In the end a JWT is still 'just a token' from a security standpoint I think. The server could still associate the user id, IP address, timestamp etc. with an opaque session token and it would be no more or less secure than a JWT. However, the stateless nature of JWT does make the implementation easier.
@James the JWT has the advantage of being verifiable and capable of carrying key details. This is pretty useful for various API scenarios, like where cross-domain auth is required. Something a session won't be as good for. It is also a defined (or at least in progress) spec, which is useful for implementations. That isn't to say it's any better than any other good token implementation, but it is well defined and convenient.
@Chris Yes I agree with all of your points. However, the flow described in the answer above is not inherently a more secure flow as claimed due to the use of a JWT. Furthermore, the JWT is not revocable in the scheme described above unless you associate an identifier with JWT and store state on the server. Otherwise you either need to regularly get a new JWT by requesting username/password (poor user experience) or issue a JWT with a very long expiry time (bad if the token gets stolen).
My answer is not 100% correct, because JWT can actually be decrypted/read without the private key (secret) and it's not secure to store it in localStorage. I implemented this by storing claims (userID, exp) in a JWT, signed it with a private key (secret) the API/backend only knows about and stored it as a HttpOnly cookie on the client. That way it cannot be read by XSS. But you have to use HTTPS because the token could be stolen with MITM attack. I will update my answer to reflect on this.
@vsenko The cookie is sent with each request from the client. You don't access the cookie from the JS, it's tied with each HTTP request from the client to the API.
D
DelphiLynx

I would go for the second, the token system.

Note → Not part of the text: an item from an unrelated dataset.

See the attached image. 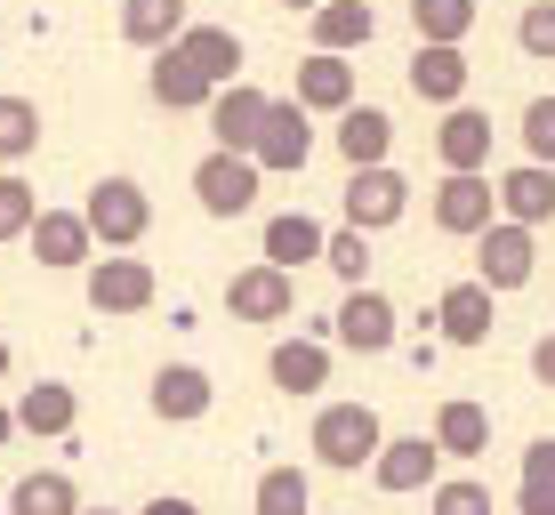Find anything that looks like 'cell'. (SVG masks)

Did you know about ember-auth or ember-simple-auth? They both use the token based system, like ember-simple-auth states:

A lightweight and unobtrusive library for implementing token based authentication in Ember.js applications. http://ember-simple-auth.simplabs.com

They have session management, and are easy to plug into existing projects too.

There is also an Ember App Kit example version of ember-simple-auth: Working example of ember-app-kit using ember-simple-auth for OAuth2 authentication.